Я помалкивал и только слушал. Вдруг повалил снег, скрыв за густой завесой окрестности. Теперь я в его власти, подумалось мне.
— Далеко до ближайшего города? — спросил я.
— Несколько миль.
— Отлично. Мне надо будет выйти отлить.
— Я могу и сейчас остановиться, друг мой. Не надо терпеть.
— Но это еще не все. Мне и по большой нужде надо.
Услышав это, он поддал газу.
— Будем на месте через несколько минут. Положитесь на милость Божию.

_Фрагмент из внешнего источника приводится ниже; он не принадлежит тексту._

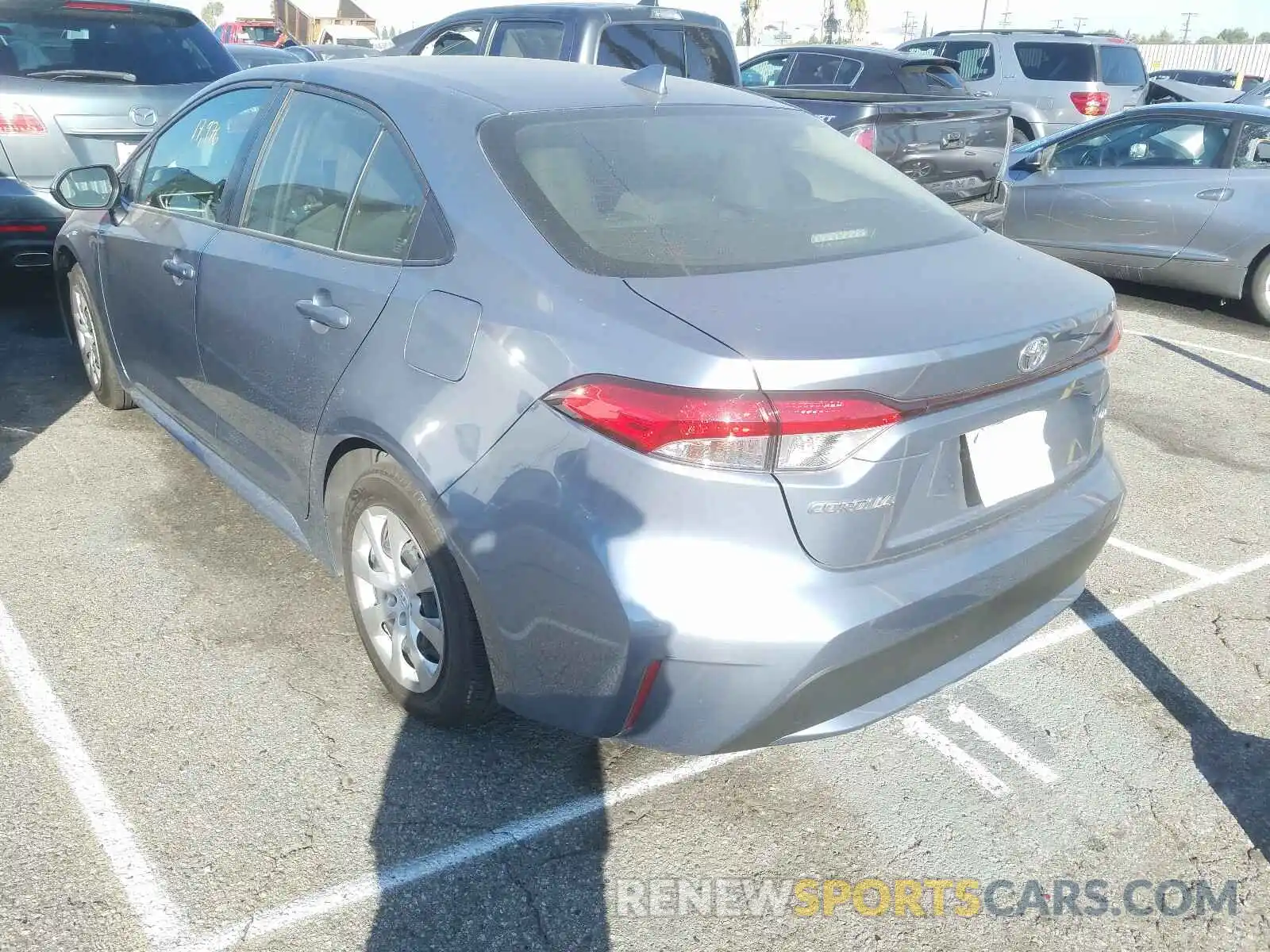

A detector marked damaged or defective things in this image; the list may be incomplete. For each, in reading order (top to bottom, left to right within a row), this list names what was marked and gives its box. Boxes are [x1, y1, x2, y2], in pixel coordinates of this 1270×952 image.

cracked asphalt [0, 270, 1264, 952]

— Неужели Господь вникает в проблемы моего кишечника?
— Не сомневайтесь, — проговорил он с полной серьезностью. — Господь ничего не оставляет без внимания.
— А если сейчас кончится бензин? Может автомобиль катиться дальше, повинуясь Божьей воле?
— Друг мой, Господу ничего не стоит заставить автомобиль двигаться без бензина — для Него нет ничего невозможного, но это не Божий труд. Бог никогда не идет против законов природы, а действует посредством их. Но может произойти другое: если бензин кончится, а мне нужно непременно ехать дальше, Он способен измыслить для меня иной путь. Он и вам может помочь. Но не веря в Божественную благодать, вы никогда не поймете, что это Бог помог вам. — Священник помолчал, давая мне возможность осознать сказанное, а потом продолжил: — Однажды меня тоже, как и вас, приперло посреди дороги. Оглядевшись, я побежал за ближайшие кусты и там очистил кишечник. А когда натягивал штаны, увидел валявшуюся на земле десятидолларовую бумажку. Кто, кроме Бога, мог положить ее туда? Он и направил меня к деньгам, заставив взбунтоваться кишечник. Не знаю, почему Он захотел вознаградить меня, но тогда я пал на колени и горячо поблагодарил Его. А вернувшись домой, застал жену и двух детишек в постели. Сильный жар. На найденные деньги я купил лекарство и прочие необходимые вещи… Вот уже и город, друг мой. Может, Бог и вам что-нибудь покажет, когда вы облегчите свой кишечник и мочевой пузырь. Буду ждать вас на этом углу, только куплю кое-что…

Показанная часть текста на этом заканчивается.